Santa Monica Daily Press
The supplement to the proposed development agreement spelled out an hourly wage of $10.64 per hour for workers with certain health benefits and $11.89 per hour for workers without those benefits.
Those numbers came from a wage study conducted by PKF Consulting which was commissioned by Alexander Gorby, who owns the property slated to be developed.
The report looked at hotels in Santa Monica as well as those farther afield in Los Angeles for comparison.
The study was dated Jan. 6, but commissioners nor the public saw it until the day of the hearing, a fact which didn't fly with several members of the commission.
"To the extent that there's a lot of people here to comment tonight on this issue, it's a disservice to them not to be able to take a look at this," said Commissioner Jennifer Kennedy.
The project in question is a 164,000 square foot hotel planned for the 700 block of Wilshire Boulevard.
It will have 285 rooms and just under 16,000 square feet of retail and restaurant space.
At the heart of the design is the Santa Monica Professional building, a former medical office building which received landmark status in 2005.
Nineteen people lined up to speak on the development agreement, several to applaud the treatment of the landmarked building, which the developer, who has yet to be selected, will be required to rehabilitate for the estimated cost of $11 million.
The remainder were unionized hotel workers in Santa Monica fighting for an established living wage for the future hotel, and, on the other side, representatives of the Santa Monica Chamber of Commerce, which held that the provision would cripple the hotel's ability to compete in a crowded playing field.
Workers argued that a living wage should mean that a person working at the hotel could afford to live in Santa Monica, which would be a near impossibility at around $11 per hour.
"A living wage should reflect the cost of living in Santa Monica," Rachel Torres, a research analyst with Unite Here! Local 11, a union that represents more than 20,000 hotel, restaurant, airport, sports arena and convention center workers in Southern California, said Thursday.

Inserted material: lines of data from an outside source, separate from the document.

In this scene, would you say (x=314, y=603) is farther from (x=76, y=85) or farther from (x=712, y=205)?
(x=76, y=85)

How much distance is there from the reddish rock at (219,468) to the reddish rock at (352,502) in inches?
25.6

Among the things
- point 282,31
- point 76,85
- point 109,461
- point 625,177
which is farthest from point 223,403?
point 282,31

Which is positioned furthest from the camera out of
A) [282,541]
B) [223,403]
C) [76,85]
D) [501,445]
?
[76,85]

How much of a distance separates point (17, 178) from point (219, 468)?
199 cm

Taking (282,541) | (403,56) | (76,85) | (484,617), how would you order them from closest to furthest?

To use Los Angeles or even other communities on the Westside to reflect wage conditions in Santa Monica misrepresents the cost of living in the beachside town, she said.

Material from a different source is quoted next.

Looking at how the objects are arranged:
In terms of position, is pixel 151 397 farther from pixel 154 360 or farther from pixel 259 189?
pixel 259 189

"It's a big deal when a lot of new hotels open," she said. "It's lowering the wage scale."
The hotel is one of three planned for Santa Monica, which relies heavily on the tourism industry. The tax charged on hotel stays generated close to $34 million for City Hall in 2010, and according to the Santa Monica Convention & Visitors Bureau $1.2 billion is generated by tourism each year in Santa Monica, with over 10,000 jobs supported by visitors.
Staff never intended for the living wage to represent what income level is needed to make it in Santa Monica, confirmed planner Jing Yeo.

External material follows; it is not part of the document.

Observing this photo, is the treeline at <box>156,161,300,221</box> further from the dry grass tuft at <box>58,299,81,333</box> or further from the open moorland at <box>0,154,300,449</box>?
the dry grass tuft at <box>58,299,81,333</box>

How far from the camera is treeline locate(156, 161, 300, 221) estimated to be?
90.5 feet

Several members of the Chamber of Commerce spoke against the provision in its totality, saying that it would increase the cost of doing business and thwart City Hall's attempt to gather more tax revenue.
"Furthermore, we believe this level of municipal involvement in prescribing the operational practices of private enterprise would set an unsettling precedent not only for future hoteliers, but as well for all employers looking to invest in our community," said Ron Davis, chairman of the Chamber of Commerce.
Other members and business owners echoed the sentiment, saying that it would impair business at a difficult time.
Attorney Ken Kutcher, representing Gorby, pointed out that of the 40 hotels in Santa Monica, only four or five are unionized. Adopting a living wage provision could hurt the new hotel's ability to compete with the unrestricted hotels.
Commissioners chose to push the entire application until they and the public had a change to parse through the language of the living wage proposal and accompanying study.
The matter will come back Feb. 15, at which point commissioners also want a fleshed out plan for a local hiring provision, a shortened timeline to get building permits, additional public art and some fixes to perceived design flaws.